Endapan bauksit di daerah Bintan ditemukan pada tahun 1924 dan pihak pertama yang memanfaatkannya adalah perusahaan Belanda, NV Nederlansch Indische Bauxiet Exploitatie Maatschapij (NV NIBEM), dari tahun 1935 sampai 1942. Pada tahun 1942 sampai 1945, usaha ini diambil alih Jepang melalui perusahaan Furukawa Co Ltd, dan tahun 1959 usaha ini kembali ditangani NV NIBEM. Setelah tahun 1959, kegiatan pertambangan bauksit di daerah ini diambil alih Pemerintah Republik Indonesia dengan mendirikan PT Pertambangan Bauksit Indonesia (PERBAKI), dan kemudian dilebur menjadi PN Pertambangan Bauksit Indonesia yang berada di lingkungan BPU PERTAMBUN.  Tahun 1968 bersama-sama dengan BPU PERTAMBUN, PN, PT, dan proyek-proyek lainnya dalam lingkungan  BPU PERTAMBUN dilebur ke dalam PN. Aneka Tambang (Persero) yang kemudian menjadi PT. Aneka Tambang (Lahar dkk, 2003).Sebaran bahan galian bauksit (lempung alumina) tersebar secara luas di wilayah Pulau Bintan dan sekitarnya. Bauksit merupakan hasil proses pelapukan dari batuan granit yang merupakan batuan dasar dari P. Bintan, umumnya tersebar pada morfologi dataran sampai dengan landai yang memungkinkan proses pelapukan dapat berlangsung intensif. Berdasarkan data PT. Aneka Tambang membagi kualitas cadangan bauksit menjadi 3 (tiga) kategori A, B dan C (Tabel 1). Tabel 1. Pembagian kelas cadangan bauksit(Antam, 2003 dan Lahar dkk, 2003)
Kelas CadanganAl2O3SiO2
A> 50%6 %
B48 – 50 %6 – 13 %
C≤ 48 %≥ 13 %
Potensi sebaran bauksit cukup besar terdapat di wilayah Kecamatan Bintan Timur, pada wilayah daratan utama dan pulau-pulau di sekitarnya, merupakan wilayah tambang dan sebagian bekas tambang bauksit (Gambar 4). Wilayah yang mempunyai sebaran bauksit cukup luas terdapat di Desa Gunung Lengkuas, Busung, Toapaya dan Ekang Anculai, serta di pulau-pulau yang termasuk dalam wilayah Kecamatan Bintan Timur. Potensi bauksit di seluruh wilayah tersebut pada sebaran luas sekitar 10.450 ha dengan jumlah sumber daya tereka sebesar 209 juta m³. 
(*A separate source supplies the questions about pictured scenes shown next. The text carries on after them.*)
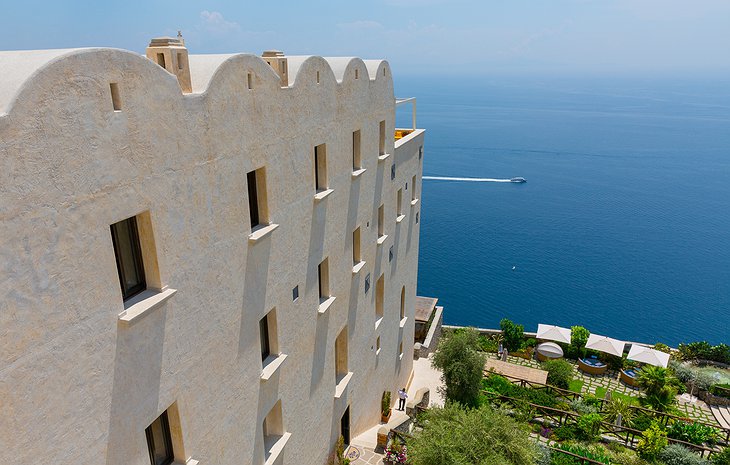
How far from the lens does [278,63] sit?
12.4 metres

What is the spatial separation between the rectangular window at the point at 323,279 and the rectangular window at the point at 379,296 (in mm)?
7021

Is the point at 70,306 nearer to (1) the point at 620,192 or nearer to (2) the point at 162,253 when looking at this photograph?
(2) the point at 162,253

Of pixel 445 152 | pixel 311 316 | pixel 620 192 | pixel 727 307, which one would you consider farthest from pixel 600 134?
pixel 311 316

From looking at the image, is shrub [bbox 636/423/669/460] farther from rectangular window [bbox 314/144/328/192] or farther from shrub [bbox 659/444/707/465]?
rectangular window [bbox 314/144/328/192]

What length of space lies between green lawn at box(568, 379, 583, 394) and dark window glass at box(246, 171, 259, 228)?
33481 millimetres

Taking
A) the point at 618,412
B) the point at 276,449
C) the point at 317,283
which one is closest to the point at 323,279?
the point at 317,283

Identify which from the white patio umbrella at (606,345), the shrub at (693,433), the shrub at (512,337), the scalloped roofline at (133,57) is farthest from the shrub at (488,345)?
the scalloped roofline at (133,57)

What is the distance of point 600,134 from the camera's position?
193 meters

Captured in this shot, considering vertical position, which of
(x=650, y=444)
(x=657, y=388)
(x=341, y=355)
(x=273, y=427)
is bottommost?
(x=657, y=388)

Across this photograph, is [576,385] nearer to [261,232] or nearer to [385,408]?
[385,408]

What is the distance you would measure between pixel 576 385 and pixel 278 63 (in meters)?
36.4

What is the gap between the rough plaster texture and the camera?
6.21 metres

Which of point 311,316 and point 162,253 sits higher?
point 162,253

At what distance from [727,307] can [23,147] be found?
292 ft
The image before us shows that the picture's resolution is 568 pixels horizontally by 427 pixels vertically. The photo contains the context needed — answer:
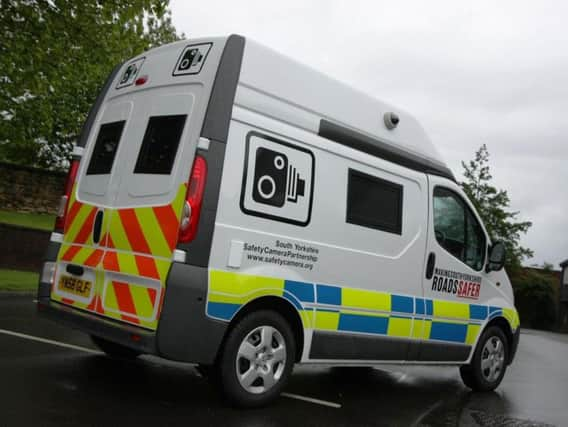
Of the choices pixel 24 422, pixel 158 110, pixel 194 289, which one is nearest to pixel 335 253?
pixel 194 289

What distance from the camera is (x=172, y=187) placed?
4973 millimetres

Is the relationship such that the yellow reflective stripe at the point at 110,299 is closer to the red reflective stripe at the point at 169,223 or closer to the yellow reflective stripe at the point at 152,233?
the yellow reflective stripe at the point at 152,233

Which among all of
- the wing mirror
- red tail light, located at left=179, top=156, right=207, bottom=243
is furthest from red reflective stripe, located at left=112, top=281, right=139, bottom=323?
the wing mirror

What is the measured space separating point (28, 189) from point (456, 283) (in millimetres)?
19083

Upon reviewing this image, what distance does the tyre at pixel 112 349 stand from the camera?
6457mm

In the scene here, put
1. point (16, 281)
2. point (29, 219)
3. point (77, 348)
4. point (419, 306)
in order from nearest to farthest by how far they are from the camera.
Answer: point (419, 306) → point (77, 348) → point (16, 281) → point (29, 219)

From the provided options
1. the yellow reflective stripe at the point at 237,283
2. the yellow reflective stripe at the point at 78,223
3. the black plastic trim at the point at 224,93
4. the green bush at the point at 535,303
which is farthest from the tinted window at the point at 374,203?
the green bush at the point at 535,303

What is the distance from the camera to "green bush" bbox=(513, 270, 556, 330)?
1935 inches

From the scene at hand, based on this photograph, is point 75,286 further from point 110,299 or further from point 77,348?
point 77,348

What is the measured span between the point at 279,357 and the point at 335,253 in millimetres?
1035

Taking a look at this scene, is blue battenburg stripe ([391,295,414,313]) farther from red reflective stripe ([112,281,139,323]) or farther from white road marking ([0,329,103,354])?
white road marking ([0,329,103,354])

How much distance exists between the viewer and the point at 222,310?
4.85m

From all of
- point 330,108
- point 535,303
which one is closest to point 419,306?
point 330,108

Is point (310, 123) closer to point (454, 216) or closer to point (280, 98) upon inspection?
point (280, 98)
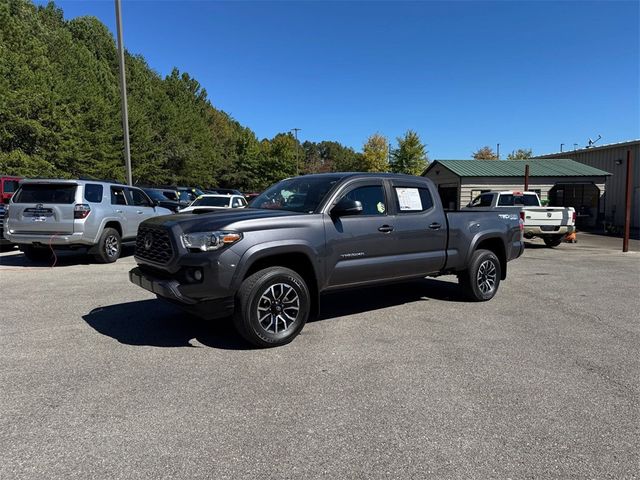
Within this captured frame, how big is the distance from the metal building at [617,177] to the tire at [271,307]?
27.7 metres

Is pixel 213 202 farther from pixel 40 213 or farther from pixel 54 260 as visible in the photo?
pixel 40 213

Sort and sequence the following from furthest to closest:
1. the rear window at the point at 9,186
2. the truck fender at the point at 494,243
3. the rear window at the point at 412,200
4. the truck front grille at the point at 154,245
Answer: the rear window at the point at 9,186, the truck fender at the point at 494,243, the rear window at the point at 412,200, the truck front grille at the point at 154,245

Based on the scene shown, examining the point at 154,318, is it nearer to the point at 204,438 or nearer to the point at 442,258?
the point at 204,438

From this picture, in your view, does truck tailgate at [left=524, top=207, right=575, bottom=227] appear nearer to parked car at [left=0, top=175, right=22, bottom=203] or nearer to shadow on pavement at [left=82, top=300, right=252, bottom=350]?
shadow on pavement at [left=82, top=300, right=252, bottom=350]

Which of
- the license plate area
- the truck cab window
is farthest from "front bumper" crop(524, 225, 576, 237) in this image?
the license plate area

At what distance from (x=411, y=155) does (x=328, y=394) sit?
46.5m

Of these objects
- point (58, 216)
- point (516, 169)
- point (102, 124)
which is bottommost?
point (58, 216)

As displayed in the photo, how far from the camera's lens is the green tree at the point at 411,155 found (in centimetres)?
4803

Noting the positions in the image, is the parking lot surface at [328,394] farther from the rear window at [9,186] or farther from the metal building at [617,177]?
the metal building at [617,177]

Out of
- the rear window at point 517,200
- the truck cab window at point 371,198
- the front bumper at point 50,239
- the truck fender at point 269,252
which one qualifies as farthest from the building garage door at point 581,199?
the truck fender at point 269,252

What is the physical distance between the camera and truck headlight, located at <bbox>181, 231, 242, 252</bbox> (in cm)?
446

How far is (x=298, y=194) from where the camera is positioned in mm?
5668

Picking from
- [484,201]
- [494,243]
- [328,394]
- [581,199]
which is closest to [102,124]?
[484,201]

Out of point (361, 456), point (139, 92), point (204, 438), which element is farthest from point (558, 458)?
point (139, 92)
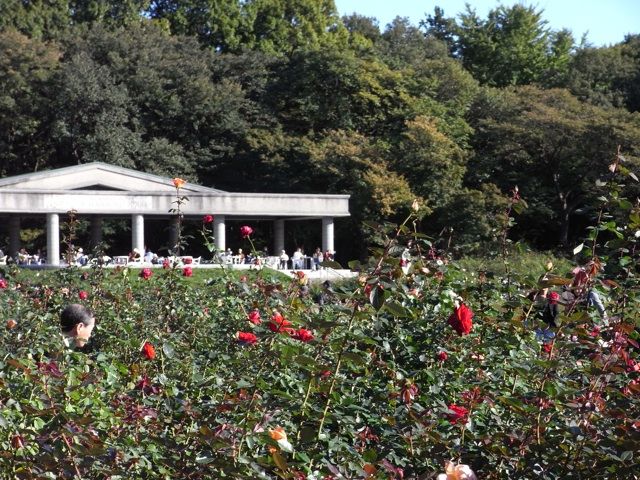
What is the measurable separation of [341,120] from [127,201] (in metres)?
11.0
Gambar 4. Peta lokasi tambang bauksit (Lahar dkk, 2003) 
Terdapat beberapa wilayah  bekas tambang di P. Bintan di antaranya  P. Koyang, daerah Wacopek, daerah Tanjung Pinang dan sekitarnya. Daerah tersebut merupakan wilayah bekas tambang bauksit PT. Aneka Tambang, dimana terdapat bijih bauksit tertinggal (Gambar 5) dengan ketebalan sampai batuan dasar sekitar 40 hingga 50 cm (rata-rata 45 cm), sedangkan bahan galian bijih bauksit sebelum ditambang mempunyai ketebalan 1 – 5 meter. Bekas tambang di daerah Tanjung Pinang dan sekitarnya, telah menjadi wilayah perkantoran, perumahan padat penduduk dan pertokoan.  
Gambar 5. Laterit bauksit yang disisakan, tidak ditambang (Rohmana dkk. 2007)
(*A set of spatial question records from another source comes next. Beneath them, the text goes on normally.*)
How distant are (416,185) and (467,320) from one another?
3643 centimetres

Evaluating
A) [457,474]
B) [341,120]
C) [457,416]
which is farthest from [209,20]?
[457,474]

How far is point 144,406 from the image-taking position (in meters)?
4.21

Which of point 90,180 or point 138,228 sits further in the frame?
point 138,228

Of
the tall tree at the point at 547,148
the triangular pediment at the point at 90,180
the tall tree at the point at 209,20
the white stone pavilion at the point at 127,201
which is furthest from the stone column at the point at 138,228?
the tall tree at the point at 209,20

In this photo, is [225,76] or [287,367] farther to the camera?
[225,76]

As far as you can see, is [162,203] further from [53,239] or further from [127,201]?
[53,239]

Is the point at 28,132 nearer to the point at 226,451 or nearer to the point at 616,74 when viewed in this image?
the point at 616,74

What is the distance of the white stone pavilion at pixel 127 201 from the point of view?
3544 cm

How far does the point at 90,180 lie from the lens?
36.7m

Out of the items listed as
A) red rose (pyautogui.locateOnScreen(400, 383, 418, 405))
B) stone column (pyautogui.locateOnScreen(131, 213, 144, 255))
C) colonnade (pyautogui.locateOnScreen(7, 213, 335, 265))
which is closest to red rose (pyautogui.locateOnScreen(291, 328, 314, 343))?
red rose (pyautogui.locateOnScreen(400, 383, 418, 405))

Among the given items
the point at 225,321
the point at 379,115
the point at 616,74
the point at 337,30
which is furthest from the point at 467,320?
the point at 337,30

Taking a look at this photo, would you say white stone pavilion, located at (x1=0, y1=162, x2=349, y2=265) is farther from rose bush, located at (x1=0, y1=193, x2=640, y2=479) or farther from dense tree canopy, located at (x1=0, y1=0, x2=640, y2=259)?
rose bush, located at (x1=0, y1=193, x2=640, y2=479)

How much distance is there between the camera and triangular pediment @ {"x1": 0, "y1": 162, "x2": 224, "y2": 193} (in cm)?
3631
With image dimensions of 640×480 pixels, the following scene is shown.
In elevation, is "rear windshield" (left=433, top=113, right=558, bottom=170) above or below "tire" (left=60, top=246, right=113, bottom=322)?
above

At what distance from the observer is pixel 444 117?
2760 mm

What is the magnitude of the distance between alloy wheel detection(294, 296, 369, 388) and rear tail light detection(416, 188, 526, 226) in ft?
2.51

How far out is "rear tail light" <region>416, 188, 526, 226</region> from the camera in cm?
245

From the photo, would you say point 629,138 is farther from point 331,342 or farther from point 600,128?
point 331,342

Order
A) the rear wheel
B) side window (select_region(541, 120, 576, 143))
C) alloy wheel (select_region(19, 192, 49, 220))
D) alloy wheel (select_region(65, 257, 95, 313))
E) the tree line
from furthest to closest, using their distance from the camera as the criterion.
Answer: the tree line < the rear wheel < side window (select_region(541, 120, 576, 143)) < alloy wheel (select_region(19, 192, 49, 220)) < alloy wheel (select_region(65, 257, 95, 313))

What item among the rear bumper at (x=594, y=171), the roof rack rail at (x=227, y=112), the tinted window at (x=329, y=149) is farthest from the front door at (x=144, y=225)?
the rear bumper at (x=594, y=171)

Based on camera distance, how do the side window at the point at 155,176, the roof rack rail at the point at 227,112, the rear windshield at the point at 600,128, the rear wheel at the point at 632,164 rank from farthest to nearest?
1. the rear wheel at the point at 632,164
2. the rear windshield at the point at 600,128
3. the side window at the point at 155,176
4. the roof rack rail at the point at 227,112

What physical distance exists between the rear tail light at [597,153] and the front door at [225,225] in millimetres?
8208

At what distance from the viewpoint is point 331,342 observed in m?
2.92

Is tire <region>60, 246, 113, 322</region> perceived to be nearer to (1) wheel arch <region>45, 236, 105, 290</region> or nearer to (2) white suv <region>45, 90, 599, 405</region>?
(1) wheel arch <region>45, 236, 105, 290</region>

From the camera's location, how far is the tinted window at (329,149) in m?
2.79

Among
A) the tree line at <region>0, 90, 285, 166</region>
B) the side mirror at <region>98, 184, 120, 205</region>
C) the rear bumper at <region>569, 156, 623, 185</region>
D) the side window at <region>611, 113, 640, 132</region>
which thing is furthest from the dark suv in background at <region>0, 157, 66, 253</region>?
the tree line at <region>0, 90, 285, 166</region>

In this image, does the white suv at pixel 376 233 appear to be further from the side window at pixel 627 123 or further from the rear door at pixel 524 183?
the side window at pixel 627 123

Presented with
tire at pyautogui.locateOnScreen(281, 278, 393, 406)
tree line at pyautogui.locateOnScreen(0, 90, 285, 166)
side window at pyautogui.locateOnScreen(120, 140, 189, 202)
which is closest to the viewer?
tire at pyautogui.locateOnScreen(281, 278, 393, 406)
Sementara itu proses pengolahan (pencucian) bijih bauksit (Gambar 6) menghasilkan tailing berupa pasir dengan kandungan kuarsa yang tinggi.  
Gambar 6. Tailing bauksit PT. Aneka Tambang, lokasi daerah Wacopek, Kabupaten Bintan (Rohmana dkk. 2007) 
Pasir.
Bahan galian pasir dijumpai melimpah di wilayah P. Bintan,  merupakan rombakan granit,  bauksit, dan batupasir tufan (Formasi Goungon). Potensi pasir seluruhnya mempunyai luas sebaran 1.114 ha dengan jumlah sumber daya tereka sebesar 223 juta m³ (Gambar 7).   
Gambar 7. Pertambangan pasir (Rohmana dkk. 2007) 
Granit.
Sebaran granit dan andesit sebagian besar berada pada kawasan hutan lindung, seperti G. Lengkuas (695 ha) dan P. Sejolong. Luas sebaran granit pada kawasan hutan lindung sekitar 879 ha,  di luar kawasan hutan lindung sekitar 100 ha. Granit berwarna abu-abu, kristal kasar, terkekarkan, dapat digunakan sebagai bahan bangunan. Granit di Bukit Lipan dan Bukit Panglong ditambang, yang tidak dimanfaatkan selain di wilayah kawasan hutan lindung terdapat juga di Bukit Jurig, Desa Gunung Lengkuas, Kecamatan Bintan Timur, seluas 25 ha. Sebaran terbesar granit berada pada kawasan hutan lindung. Granit dengan  sebaran 979 ha, jumlah sumber daya tereka sebesar 825 juta m³. 
Tanah Penutup Granit.
Tanah lapukan granit (Gambar 8) di daerah ini mempunyai kandungan Al2O3 11,02 % - 25,37 %. Bauksit yang merupakan tanah penutup granit masih berpotensi untuk dimanfaatkan mengingat kandungannya tersebut dan pada saat penambangan granit akan ikut terkupas.   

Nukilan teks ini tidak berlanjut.